El pistoletazo de arrancada que permitiría tirar del freno de mano a las reformas llegó el 17 de diciembre de 2014, cuando el presidente estadounidense Barack Obama y el general Raúl Castro, de mutuo acuerdo, pusieron fin a la inverosímil Guerra Fría entre Cuba y Estados Unidos.
Luego de salir de las trincheras, Obama comenzó a lanzar paquetes de medidas con la marcada intención de favorecer a los trabajadores particulares. Eso no le gustó al régimen.
El Gobierno cubano quería negocios con los gringos, pero con sus empresas, no potenciando las privadas. Entonces, progresivamente, la autocracia castrista comenzó a ralentizar el dinámico sector, probablemente el único que crece en la Isla, que paga salarios de tres a cinco veces mayor que el Estado y da empleo a un 20% de la masa laboral.
==============================
* Ejercicios
1. Enumere las características que el texto sobre Cuba y Estados Unidos atribuye al sector privado en su último párrafo.
2. Según el texto sobre Cuba y Estados Unidos, indique si cada afirmación es correcta y cite las palabras del texto que lo determinan:
(a) El fin de la Guerra Fría entre ambos países se acordó el 17 de diciembre de 2014.
(b) El Gobierno cubano rechazaba cualquier negocio con Estados Unidos.
(c) Las medidas de Obama pretendían favorecer a las empresas estatales cubanas.
Las líneas que aparecen a continuación son un material independiente del texto.

* Entradas extraídas
==============================
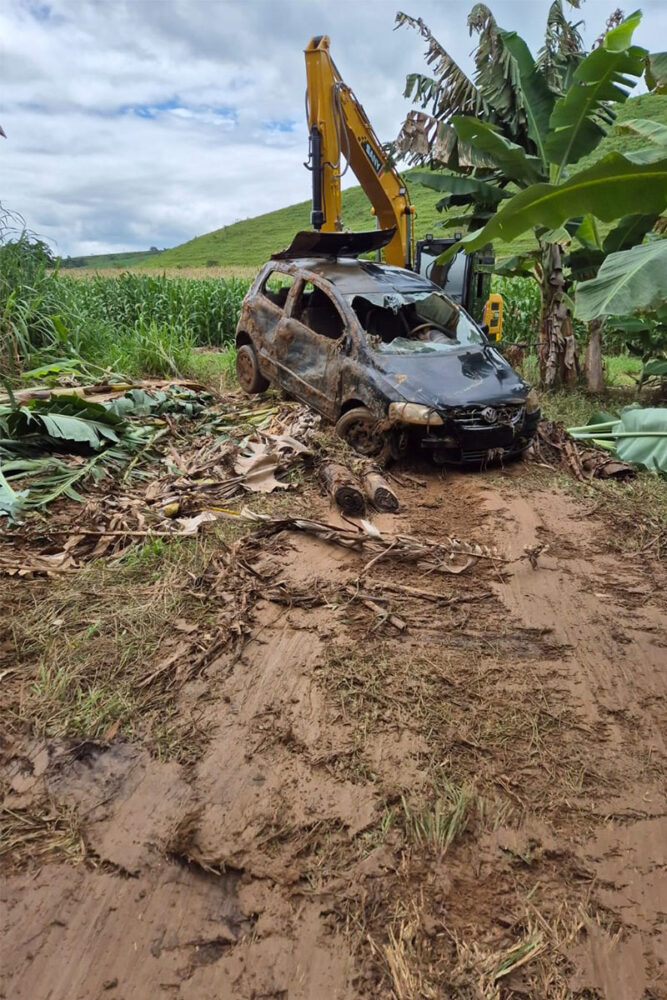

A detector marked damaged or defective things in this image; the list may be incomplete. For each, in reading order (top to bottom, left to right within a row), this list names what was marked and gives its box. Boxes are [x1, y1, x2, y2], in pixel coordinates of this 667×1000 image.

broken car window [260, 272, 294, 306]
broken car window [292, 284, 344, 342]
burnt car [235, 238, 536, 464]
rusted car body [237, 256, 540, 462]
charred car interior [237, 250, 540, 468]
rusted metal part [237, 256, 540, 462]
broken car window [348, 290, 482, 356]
==============================
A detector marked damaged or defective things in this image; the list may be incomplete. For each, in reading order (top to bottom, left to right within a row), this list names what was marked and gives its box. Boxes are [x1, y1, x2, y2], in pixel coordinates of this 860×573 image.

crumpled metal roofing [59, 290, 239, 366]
==============================
* Respuestas escritas
1.
- Es un sector dinámico.
- Es probablemente el único que crece en la Isla.
- Paga salarios de tres a cinco veces mayor que el Estado.
- Da empleo a un 20% de la masa laboral.

2.
(a) Sí: «llegó el 17 de diciembre de 2014, cuando el presidente estadounidense Barack Obama y el general Raúl Castro, de mutuo acuerdo, pusieron fin a la inverosímil Guerra Fría entre Cuba y Estados Unidos».
(b) No: «El Gobierno cubano quería negocios con los gringos, pero con sus empresas».
(c) No: «con la marcada intención de favorecer a los trabajadores particulares».